Text for analysis section start
Saturday, November 20, 2004
Traditional public schools didn't work for Josh Flaharty.
The shy 17-year-old who lives in Oak Creek barely made it through his freshman year at a Kansas high school. But he's since found a comfortable fit at Routt County Alternative School, a six-student program funded by the South Routt School District.
"I can go at my own pace, which is sometimes fast and sometimes slow," Flaharty said. He attends school during the morning before driving to Steamboat for his full-time job. A junior, Flaharty plans to earn his high school diploma and possibly attend college. One of his dreams is to open a snowmobile shop.
There are many other Routt County students like Flaharty -- students who for one reason or another struggled in traditional middle schools and high schools but who are finding success in the alternative programs offered by all three local school districts.
Many of the county's alternative high school students gathered in Steamboat last Thursday for a Thanksgiving lunch intended to provide an opportunity to meet other students and possibly make new friends.
Seated around four large tables, about a dozen students feasted on turkey, mashed potatoes and all the other fixings associated with the traditional Thanksgiving meal. Although many of the students were shy and reserved during the get-together, they made perfectly clear the effect alternative high school programs are having on their lives.
Many said they'd no longer be in school if the alternative options didn't exist. Indeed, curtailing the number of students who dropout of school is a prime motivation for the creation of alternative schools. The Steamboat Springs School District created two new alternative programs this fall.
Text for analysis section end
Entries provided section start
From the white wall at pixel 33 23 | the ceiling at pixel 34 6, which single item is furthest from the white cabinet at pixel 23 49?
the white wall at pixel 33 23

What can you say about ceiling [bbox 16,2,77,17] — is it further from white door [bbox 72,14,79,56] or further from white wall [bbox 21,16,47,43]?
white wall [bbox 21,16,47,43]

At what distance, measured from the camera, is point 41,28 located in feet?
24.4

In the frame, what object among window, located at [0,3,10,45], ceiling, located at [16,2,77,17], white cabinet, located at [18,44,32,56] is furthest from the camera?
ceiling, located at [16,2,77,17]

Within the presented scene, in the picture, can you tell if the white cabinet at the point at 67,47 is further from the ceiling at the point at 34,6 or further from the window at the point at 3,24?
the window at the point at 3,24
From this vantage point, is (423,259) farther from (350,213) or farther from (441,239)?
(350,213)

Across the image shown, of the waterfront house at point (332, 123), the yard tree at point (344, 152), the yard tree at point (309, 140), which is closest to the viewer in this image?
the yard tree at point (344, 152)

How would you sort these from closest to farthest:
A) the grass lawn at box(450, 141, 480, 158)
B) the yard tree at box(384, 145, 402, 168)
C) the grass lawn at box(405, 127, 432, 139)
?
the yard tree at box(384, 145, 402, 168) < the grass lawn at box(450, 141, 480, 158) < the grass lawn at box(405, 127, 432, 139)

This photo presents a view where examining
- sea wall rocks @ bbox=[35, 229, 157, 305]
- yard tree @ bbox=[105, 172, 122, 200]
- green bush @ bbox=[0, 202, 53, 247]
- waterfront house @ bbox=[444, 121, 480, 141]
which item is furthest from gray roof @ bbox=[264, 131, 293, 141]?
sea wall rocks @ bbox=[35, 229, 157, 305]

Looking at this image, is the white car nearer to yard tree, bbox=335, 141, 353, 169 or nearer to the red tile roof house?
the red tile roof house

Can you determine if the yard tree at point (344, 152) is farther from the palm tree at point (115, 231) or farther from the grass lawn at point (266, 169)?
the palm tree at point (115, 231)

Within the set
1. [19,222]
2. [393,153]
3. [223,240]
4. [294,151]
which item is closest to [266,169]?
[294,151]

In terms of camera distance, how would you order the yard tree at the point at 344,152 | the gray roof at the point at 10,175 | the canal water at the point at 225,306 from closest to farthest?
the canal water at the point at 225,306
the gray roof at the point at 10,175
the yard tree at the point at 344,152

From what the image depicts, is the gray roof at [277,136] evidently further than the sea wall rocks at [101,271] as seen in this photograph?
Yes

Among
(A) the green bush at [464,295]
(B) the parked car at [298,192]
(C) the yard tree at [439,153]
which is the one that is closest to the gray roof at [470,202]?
Entries provided section end
Entries provided section start
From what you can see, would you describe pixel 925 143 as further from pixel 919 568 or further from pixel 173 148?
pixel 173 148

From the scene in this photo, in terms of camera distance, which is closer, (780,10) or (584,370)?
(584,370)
Entries provided section end
» Work order 1:
From the article on Routt County's alternative schools, copy the passage that opens with the words containing "There are many" and closes with "on their lives.".
» Work order 2:
According to the article on Routt County's alternative schools, how many new alternative programs did the Steamboat Springs School District create this fall?

» Answer box 1:
There are many other Routt County students like Flaharty -- students who for one reason or another struggled in traditional middle schools and high schools but who are finding success in the alternative programs offered by all three local school districts.
Many of the county's alternative high school students gathered in Steamboat last Thursday for a Thanksgiving lunch intended to provide an opportunity to meet other students and possibly make new friends.
Seated around four large tables, about a dozen students feasted on turkey, mashed potatoes and all the other fixings associated with the traditional Thanksgiving meal. Although many of the students were shy and reserved during the get-together, they made perfectly clear the effect alternative high school programs are having on their lives.

» Answer box 2:
Two.